EXCERPT PROVIDED ::

Operators and Service Providers’ Lucrative 5G First-Mover Opportunity
The next-generation of mobile connectivity is rapidly bringing supercharged mobile gaming, Internet of Things technology, and a smarter, better-connected world to consumers’ fingertips. As 5G rapidly evolves and brings new possibilities, it presents a wealth of opportunities for mobile network operators (MNOs) to differentiate their services with high performance applications; and for wireline operators to deliver differentiated backhaul transport services, but they need to act quickly.
5G is already the fastest-growing mobile technology, with 225 million new 5G subscribers between Q3 2019 and Q3 2020, including a 66% growth in the final quarter of that period alone, according to Omdia research. 5G-enabled devices are also coming to prominence, with Ericsson revealing 69% of leading service providers had launched commercial 5G smartphones by November 2020.
These figures prove that 5G is growing even faster than was already anticipated. 5G now presents a wealth of opportunities for multi-system operators (MSOs) and mobile providers, but they need to act quickly.
5G’s first-mover advantage
3G and 4G networks targeted consumers with best-effort mobile broadband and connectivity, and it wasn’t difficult for providers or countries to catch up if they were late to the party. However, 5G networks target far more than best-effort connectivity, and the markets it targets offer a significant advantage to first-movers.
For example, the deterministic ultra-reliable low-latency communication (URLLC) and mass connectivity that 5G offers is hugely appealing to enterprises and industries. It promises to help enterprises move towards Industry 4.0, allowing them to embrace the productivity, quality, and flexibility improvements that this brings. These benefits offer a substantial commercial advantage but, on the flip side, those that start behind and fail to invest in the infrastructure early enough will find it very difficult to catch up.

WRITTEN EXERCISE 1 ::
Copy the passage on 5G word for word, from "5G’s first-mover advantage" up to and including "advantage to first-movers.".

SUPPLIED RECORDS ::

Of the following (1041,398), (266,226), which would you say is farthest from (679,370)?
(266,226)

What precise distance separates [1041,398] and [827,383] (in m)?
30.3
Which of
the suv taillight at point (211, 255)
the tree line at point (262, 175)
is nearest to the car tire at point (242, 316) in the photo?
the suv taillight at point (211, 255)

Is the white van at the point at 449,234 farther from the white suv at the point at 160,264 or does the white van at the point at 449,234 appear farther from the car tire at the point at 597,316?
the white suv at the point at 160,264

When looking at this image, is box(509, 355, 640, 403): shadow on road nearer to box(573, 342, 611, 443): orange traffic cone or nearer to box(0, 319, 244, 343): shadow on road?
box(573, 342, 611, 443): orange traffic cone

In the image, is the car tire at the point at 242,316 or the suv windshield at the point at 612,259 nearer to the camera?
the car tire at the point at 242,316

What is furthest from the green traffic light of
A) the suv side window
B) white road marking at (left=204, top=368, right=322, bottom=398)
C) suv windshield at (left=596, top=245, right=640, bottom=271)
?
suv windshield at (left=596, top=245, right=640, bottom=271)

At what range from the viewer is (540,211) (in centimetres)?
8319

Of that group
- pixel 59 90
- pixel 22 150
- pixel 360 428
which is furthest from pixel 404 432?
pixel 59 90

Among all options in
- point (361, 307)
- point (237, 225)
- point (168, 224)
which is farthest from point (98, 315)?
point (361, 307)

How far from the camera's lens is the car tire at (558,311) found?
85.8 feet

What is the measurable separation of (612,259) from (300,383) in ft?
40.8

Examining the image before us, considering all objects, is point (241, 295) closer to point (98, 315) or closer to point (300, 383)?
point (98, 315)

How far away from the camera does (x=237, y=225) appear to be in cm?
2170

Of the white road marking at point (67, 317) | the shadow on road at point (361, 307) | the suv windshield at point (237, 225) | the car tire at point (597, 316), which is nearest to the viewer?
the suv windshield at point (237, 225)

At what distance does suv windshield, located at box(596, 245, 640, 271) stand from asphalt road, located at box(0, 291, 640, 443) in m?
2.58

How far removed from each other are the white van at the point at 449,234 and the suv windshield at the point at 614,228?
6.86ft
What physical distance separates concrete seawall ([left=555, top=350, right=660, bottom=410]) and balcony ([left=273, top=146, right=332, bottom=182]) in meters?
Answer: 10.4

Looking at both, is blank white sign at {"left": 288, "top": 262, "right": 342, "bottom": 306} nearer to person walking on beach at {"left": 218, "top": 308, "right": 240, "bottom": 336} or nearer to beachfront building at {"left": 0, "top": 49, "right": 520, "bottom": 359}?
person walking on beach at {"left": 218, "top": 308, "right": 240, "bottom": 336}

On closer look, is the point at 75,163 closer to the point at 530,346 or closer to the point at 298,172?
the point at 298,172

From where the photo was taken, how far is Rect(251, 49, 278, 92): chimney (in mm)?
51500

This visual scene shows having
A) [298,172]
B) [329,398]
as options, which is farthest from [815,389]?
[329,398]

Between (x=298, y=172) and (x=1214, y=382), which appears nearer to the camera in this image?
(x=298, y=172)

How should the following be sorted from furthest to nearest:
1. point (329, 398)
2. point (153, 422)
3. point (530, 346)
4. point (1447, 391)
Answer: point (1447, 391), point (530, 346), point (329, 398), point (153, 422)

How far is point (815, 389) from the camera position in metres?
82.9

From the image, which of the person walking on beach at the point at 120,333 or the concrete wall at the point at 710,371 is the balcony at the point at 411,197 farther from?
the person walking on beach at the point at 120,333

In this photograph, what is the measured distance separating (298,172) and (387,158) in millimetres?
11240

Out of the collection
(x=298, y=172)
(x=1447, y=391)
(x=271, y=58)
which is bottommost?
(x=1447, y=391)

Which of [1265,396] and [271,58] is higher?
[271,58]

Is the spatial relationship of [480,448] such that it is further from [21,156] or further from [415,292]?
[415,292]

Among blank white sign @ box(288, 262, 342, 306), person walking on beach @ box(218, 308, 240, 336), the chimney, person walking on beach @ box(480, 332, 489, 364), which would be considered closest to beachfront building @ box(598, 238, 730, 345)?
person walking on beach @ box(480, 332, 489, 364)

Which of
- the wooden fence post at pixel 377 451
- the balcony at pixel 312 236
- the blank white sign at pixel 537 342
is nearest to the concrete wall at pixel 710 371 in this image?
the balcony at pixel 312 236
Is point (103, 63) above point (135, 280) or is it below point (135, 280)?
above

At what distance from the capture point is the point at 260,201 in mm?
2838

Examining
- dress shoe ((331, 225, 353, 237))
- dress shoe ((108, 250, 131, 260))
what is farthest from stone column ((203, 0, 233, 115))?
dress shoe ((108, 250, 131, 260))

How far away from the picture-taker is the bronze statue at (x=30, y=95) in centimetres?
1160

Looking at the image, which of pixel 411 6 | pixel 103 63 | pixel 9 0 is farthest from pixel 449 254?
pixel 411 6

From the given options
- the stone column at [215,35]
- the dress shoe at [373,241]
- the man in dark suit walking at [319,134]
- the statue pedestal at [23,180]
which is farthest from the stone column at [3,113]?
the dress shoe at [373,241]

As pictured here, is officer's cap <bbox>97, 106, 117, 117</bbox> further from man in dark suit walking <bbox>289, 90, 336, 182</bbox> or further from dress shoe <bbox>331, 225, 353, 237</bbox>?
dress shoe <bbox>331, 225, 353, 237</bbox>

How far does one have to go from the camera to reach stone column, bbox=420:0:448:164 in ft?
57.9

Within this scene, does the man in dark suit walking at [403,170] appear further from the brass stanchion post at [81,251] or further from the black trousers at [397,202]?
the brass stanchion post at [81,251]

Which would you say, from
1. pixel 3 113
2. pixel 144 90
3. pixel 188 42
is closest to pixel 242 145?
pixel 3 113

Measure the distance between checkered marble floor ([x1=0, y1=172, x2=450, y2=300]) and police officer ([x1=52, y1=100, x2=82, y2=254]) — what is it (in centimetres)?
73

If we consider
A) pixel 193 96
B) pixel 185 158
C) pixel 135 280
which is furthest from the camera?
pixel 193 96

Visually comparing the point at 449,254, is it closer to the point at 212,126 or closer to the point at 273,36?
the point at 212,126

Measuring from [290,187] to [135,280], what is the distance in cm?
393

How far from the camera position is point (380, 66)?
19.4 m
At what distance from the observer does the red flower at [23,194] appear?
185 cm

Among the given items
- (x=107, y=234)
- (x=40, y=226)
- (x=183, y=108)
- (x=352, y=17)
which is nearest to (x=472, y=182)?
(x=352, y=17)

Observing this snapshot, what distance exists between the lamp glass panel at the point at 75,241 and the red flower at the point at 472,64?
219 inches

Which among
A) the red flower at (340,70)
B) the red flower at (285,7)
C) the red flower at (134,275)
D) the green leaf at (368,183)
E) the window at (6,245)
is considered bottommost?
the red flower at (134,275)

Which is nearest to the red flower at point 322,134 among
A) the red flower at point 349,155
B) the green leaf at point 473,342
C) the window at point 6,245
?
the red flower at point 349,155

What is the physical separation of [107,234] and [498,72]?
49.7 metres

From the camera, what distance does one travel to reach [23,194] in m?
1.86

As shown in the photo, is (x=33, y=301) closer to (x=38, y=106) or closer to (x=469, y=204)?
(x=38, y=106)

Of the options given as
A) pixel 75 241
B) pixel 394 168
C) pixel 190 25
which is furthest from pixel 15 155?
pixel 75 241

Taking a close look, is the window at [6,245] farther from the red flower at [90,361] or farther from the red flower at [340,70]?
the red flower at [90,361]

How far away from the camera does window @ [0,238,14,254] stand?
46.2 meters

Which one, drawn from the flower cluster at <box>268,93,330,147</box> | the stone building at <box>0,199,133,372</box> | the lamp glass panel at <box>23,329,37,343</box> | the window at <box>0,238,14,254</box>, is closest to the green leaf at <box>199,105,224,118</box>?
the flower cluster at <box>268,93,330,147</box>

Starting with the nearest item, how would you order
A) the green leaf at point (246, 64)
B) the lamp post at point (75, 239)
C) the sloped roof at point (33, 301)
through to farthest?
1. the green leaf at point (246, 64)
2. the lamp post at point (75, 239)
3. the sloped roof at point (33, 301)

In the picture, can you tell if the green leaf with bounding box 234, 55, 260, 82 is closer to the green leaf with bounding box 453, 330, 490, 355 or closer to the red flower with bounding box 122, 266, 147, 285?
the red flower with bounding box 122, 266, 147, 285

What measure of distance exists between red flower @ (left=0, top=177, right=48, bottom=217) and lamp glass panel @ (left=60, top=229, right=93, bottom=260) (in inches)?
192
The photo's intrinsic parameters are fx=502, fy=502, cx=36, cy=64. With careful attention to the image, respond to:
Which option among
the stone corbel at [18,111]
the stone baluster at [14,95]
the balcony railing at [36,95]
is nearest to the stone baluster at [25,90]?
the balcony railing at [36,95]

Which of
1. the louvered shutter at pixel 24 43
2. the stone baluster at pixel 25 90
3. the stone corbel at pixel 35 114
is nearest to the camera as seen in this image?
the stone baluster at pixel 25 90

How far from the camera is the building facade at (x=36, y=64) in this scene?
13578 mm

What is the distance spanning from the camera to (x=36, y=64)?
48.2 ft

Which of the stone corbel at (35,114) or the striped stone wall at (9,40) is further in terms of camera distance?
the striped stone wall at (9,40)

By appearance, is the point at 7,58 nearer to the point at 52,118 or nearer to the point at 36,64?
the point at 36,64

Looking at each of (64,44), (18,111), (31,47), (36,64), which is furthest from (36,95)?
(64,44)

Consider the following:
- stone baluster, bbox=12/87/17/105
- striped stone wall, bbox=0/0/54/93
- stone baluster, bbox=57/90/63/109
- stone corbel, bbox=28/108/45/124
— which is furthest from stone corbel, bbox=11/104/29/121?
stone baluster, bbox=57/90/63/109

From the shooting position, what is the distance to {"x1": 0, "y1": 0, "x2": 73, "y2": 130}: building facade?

WRITTEN EXERCISE 2 ::
List every line of the listing that contains the word "leaf", treating uppercase and lowercase as different.

RESPONSE 1 ::
5G’s first-mover advantage
3G and 4G networks targeted consumers with best-effort mobile broadband and connectivity, and it wasn’t difficult for providers or countries to catch up if they were late to the party. However, 5G networks target far more than best-effort connectivity, and the markets it targets offer a significant advantage to first-movers.

RESPONSE 2 ::
D) the green leaf at (368,183)
B) the green leaf at point 473,342
Which one, drawn from the flower cluster at <box>268,93,330,147</box> | the stone building at <box>0,199,133,372</box> | the lamp glass panel at <box>23,329,37,343</box> | the window at <box>0,238,14,254</box>, is closest to the green leaf at <box>199,105,224,118</box>?
A) the green leaf at point (246, 64)
1. the green leaf at point (246, 64)
In the picture, can you tell if the green leaf with bounding box 234, 55, 260, 82 is closer to the green leaf with bounding box 453, 330, 490, 355 or closer to the red flower with bounding box 122, 266, 147, 285?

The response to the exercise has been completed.